Ce n’était pas la première fois que Jalila Essaïdi proposait une innovation majeure. En effet, pendant le développement de la bulletproof skin, alors qu’on la défiait ironiquement de trouver une solution à la problématique néerlandaise du lisier, elle a décidé de prendre la plaisanterie au sérieux, avec pour résultat Mestic : une viscose permettant de confectionner des vêtements avec du lisier de vache.

« J’ai commencé avec un petit seau de lisier que j’ai prélevé », explique Jalila Essaïdi. Dans son laboratoire, elle découvre alors qu’il contient des matières permettant de produire de la cellulose. « Le secteur agricole se débarrasse du lisier alors que l’industrie du coton décime des forêts entières. » Pour Jalila Essaïdi, il s’agissait alors d’une simple équation. « Ce n’est pas qu’une question de nouveaux matériaux. L’innovation, c’est aussi rechercher des systèmes complets et des connexions. » Avec Mestic, elle a remporté le prix Global Change 2017 de H&M.

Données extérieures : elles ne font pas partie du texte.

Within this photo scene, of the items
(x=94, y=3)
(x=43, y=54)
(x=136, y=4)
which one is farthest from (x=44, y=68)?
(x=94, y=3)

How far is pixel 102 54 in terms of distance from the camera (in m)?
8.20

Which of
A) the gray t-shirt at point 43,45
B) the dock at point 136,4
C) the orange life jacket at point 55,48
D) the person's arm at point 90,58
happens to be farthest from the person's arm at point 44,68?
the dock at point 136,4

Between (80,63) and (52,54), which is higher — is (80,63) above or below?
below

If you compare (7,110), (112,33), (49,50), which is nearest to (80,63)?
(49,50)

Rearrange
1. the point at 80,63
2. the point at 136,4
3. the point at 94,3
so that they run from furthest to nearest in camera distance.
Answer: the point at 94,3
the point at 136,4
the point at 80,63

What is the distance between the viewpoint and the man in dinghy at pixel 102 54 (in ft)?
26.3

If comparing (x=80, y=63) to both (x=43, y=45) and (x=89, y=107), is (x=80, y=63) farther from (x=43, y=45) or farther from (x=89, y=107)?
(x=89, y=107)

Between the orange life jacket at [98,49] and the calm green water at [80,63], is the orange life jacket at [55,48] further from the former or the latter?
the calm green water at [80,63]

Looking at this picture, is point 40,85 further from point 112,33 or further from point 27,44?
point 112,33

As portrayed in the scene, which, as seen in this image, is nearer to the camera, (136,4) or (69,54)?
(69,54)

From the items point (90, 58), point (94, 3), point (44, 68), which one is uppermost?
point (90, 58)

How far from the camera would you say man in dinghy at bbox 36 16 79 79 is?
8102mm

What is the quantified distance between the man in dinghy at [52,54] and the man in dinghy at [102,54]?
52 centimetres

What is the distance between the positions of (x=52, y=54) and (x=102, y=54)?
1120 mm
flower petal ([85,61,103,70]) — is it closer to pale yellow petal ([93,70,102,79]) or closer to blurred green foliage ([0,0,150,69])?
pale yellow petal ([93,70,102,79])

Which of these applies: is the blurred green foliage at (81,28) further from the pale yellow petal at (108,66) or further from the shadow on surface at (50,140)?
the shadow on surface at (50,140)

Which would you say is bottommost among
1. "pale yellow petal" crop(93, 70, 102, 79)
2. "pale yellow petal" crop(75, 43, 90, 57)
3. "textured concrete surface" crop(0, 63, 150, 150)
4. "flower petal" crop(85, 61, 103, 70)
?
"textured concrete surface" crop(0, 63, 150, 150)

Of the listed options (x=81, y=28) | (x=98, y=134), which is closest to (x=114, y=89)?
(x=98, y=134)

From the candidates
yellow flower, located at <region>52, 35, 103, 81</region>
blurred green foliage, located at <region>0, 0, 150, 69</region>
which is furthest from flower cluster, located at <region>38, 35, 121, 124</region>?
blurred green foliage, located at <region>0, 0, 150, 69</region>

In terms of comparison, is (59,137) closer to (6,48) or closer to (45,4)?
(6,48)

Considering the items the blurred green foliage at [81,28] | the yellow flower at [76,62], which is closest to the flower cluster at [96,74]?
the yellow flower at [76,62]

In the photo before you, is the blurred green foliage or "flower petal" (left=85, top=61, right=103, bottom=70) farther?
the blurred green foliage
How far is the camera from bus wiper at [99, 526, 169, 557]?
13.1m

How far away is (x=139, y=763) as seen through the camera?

Portraitphoto Jalila Essaidi with 4 glass vases in the lab

Faire chang­er le sys­tème

Les connexions, Jalila Essaïdi les établit aussi dans son propre terrain fertile créatif à Eindhoven. Le BioArt Lab prouve que les sciences du vivant jouent un rôle permanent dans le design. Lors de la prochaine Dutch Design Week, les portes du laboratoire seront ouvertes aux visiteurs. « En 2013, nous étions les seuls à la Dutch Design Week à avoir établi un laboratoire. Aujourd’hui, nous accueillons plus de quarante bio-ingénieurs et designers créatifs qui tentent de faire évoluer le système et cherchent des solutions aux grands problèmes actuels. »

À ce propos, Jalila Essaïdi travaille sur un nouveau projet en rapport avec le problème du CO2. La solution se trouve peut-être dans une plante aquatique autrefois responsable du début de l’ère glaciaire. Les premiers projets pilotes débuteront prochainement.